Retyping the data exactly is the task. Include every line.

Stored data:
——
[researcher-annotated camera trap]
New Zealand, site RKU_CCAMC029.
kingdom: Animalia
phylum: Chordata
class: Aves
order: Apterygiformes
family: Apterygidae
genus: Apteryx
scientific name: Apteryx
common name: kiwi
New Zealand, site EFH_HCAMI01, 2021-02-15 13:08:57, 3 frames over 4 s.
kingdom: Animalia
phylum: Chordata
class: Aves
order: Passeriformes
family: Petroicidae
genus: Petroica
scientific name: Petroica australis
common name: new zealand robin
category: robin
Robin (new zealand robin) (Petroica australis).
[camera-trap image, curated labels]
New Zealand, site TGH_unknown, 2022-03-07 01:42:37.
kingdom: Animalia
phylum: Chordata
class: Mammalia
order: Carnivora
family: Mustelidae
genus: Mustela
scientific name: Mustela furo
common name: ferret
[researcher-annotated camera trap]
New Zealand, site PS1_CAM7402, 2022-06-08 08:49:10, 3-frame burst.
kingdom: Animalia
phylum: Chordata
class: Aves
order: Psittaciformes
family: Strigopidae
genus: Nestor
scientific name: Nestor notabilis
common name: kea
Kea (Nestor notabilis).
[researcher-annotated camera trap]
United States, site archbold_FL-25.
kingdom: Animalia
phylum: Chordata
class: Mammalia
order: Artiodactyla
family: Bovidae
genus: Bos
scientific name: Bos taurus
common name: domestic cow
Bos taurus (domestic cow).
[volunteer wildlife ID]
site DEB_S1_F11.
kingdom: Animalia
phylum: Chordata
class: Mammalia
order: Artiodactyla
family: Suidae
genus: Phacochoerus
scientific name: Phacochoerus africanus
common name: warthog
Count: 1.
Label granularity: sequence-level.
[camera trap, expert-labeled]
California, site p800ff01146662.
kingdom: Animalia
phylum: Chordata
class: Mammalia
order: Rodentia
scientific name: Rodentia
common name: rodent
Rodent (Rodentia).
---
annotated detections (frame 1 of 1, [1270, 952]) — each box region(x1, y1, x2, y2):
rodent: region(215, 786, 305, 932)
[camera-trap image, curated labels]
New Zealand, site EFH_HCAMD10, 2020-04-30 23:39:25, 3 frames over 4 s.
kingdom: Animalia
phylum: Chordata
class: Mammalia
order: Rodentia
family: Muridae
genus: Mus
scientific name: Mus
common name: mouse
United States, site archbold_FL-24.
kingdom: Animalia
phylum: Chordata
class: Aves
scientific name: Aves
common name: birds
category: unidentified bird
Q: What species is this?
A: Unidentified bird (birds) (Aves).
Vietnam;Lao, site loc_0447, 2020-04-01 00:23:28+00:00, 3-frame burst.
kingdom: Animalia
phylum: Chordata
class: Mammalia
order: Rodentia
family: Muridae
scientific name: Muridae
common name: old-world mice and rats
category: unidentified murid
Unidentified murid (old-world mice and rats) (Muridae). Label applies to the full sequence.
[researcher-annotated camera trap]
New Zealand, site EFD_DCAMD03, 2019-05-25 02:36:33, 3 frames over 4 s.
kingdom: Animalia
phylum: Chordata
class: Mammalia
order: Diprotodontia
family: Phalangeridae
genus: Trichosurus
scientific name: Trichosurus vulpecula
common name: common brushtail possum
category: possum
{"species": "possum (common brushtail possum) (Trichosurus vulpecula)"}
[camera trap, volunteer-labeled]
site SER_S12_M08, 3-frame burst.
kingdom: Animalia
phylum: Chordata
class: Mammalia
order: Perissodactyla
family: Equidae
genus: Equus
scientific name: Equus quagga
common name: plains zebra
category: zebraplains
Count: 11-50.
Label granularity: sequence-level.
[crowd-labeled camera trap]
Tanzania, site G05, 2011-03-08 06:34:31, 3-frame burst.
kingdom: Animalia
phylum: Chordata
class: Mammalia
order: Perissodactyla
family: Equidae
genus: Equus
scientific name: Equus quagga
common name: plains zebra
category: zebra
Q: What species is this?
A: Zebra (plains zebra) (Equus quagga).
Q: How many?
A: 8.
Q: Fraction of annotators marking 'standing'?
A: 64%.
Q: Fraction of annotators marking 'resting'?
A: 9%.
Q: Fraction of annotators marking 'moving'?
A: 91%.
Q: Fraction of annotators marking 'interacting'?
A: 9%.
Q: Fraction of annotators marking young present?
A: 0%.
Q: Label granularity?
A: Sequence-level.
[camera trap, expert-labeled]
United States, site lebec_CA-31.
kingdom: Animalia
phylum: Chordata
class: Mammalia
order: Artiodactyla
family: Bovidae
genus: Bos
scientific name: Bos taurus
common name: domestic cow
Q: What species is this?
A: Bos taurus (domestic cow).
——
ANSWER SPACE:
[researcher-annotated camera trap]
New Zealand, site RKU_CCAMC029.
kingdom: Animalia
phylum: Chordata
class: Aves
order: Apterygiformes
family: Apterygidae
genus: Apteryx
scientific name: Apteryx
common name: kiwi
New Zealand, site EFH_HCAMI01, 2021-02-15 13:08:57, 3 frames over 4 s.
kingdom: Animalia
phylum: Chordata
class: Aves
order: Passeriformes
family: Petroicidae
genus: Petroica
scientific name: Petroica australis
common name: new zealand robin
category: robin
Robin (new zealand robin) (Petroica australis).
[camera-trap image, curated labels]
New Zealand, site TGH_unknown, 2022-03-07 01:42:37.
kingdom: Animalia
phylum: Chordata
class: Mammalia
order: Carnivora
family: Mustelidae
genus: Mustela
scientific name: Mustela furo
common name: ferret
[researcher-annotated camera trap]
New Zealand, site PS1_CAM7402, 2022-06-08 08:49:10, 3-frame burst.
kingdom: Animalia
phylum: Chordata
class: Aves
order: Psittaciformes
family: Strigopidae
genus: Nestor
scientific name: Nestor notabilis
common name: kea
Kea (Nestor notabilis).
[researcher-annotated camera trap]
United States, site archbold_FL-25.
kingdom: Animalia
phylum: Chordata
class: Mammalia
order: Artiodactyla
family: Bovidae
genus: Bos
scientific name: Bos taurus
common name: domestic cow
Bos taurus (domestic cow).
[volunteer wildlife ID]
site DEB_S1_F11.
kingdom: Animalia
phylum: Chordata
class: Mammalia
order: Artiodactyla
family: Suidae
genus: Phacochoerus
scientific name: Phacochoerus africanus
common name: warthog
Count: 1.
Label granularity: sequence-level.
[camera trap, expert-labeled]
California, site p800ff01146662.
kingdom: Animalia
phylum: Chordata
class: Mammalia
order: Rodentia
scientific name: Rodentia
common name: rodent
Rodent (Rodentia).
---
annotated detections (frame 1 of 1, [1270, 952]) — each box region(x1, y1, x2, y2):
rodent: region(215, 786, 305, 932)
[camera-trap image, curated labels]
New Zealand, site EFH_HCAMD10, 2020-04-30 23:39:25, 3 frames over 4 s.
kingdom: Animalia
phylum: Chordata
class: Mammalia
order: Rodentia
family: Muridae
genus: Mus
scientific name: Mus
common name: mouse
United States, site archbold_FL-24.
kingdom: Animalia
phylum: Chordata
class: Aves
scientific name: Aves
common name: birds
category: unidentified bird
Q: What species is this?
A: Unidentified bird (birds) (Aves).
Vietnam;Lao, site loc_0447, 2020-04-01 00:23:28+00:00, 3-frame burst.
kingdom: Animalia
phylum: Chordata
class: Mammalia
order: Rodentia
family: Muridae
scientific name: Muridae
common name: old-world mice and rats
category: unidentified murid
Unidentified murid (old-world mice and rats) (Muridae). Label applies to the full sequence.
[researcher-annotated camera trap]
New Zealand, site EFD_DCAMD03, 2019-05-25 02:36:33, 3 frames over 4 s.
kingdom: Animalia
phylum: Chordata
class: Mammalia
order: Diprotodontia
family: Phalangeridae
genus: Trichosurus
scientific name: Trichosurus vulpecula
common name: common brushtail possum
category: possum
{"species": "possum (common brushtail possum) (Trichosurus vulpecula)"}
[camera trap, volunteer-labeled]
site SER_S12_M08, 3-frame burst.
kingdom: Animalia
phylum: Chordata
class: Mammalia
order: Perissodactyla
family: Equidae
genus: Equus
scientific name: Equus quagga
common name: plains zebra
category: zebraplains
Count: 11-50.
Label granularity: sequence-level.
[crowd-labeled camera trap]
Tanzania, site G05, 2011-03-08 06:34:31, 3-frame burst.
kingdom: Animalia
phylum: Chordata
class: Mammalia
order: Perissodactyla
family: Equidae
genus: Equus
scientific name: Equus quagga
common name: plains zebra
category: zebra
Q: What species is this?
A: Zebra (plains zebra) (Equus quagga).
Q: How many?
A: 8.
Q: Fraction of annotators marking 'standing'?
A: 64%.
Q: Fraction of annotators marking 'resting'?
A: 9%.
Q: Fraction of annotators marking 'moving'?
A: 91%.
Q: Fraction of annotators marking 'interacting'?
A: 9%.
Q: Fraction of annotators marking young present?
A: 0%.
Q: Label granularity?
A: Sequence-level.
[camera trap, expert-labeled]
United States, site lebec_CA-31.
kingdom: Animalia
phylum: Chordata
class: Mammalia
order: Artiodactyla
family: Bovidae
genus: Bos
scientific name: Bos taurus
common name: domestic cow
Q: What species is this?
A: Bos taurus (domestic cow).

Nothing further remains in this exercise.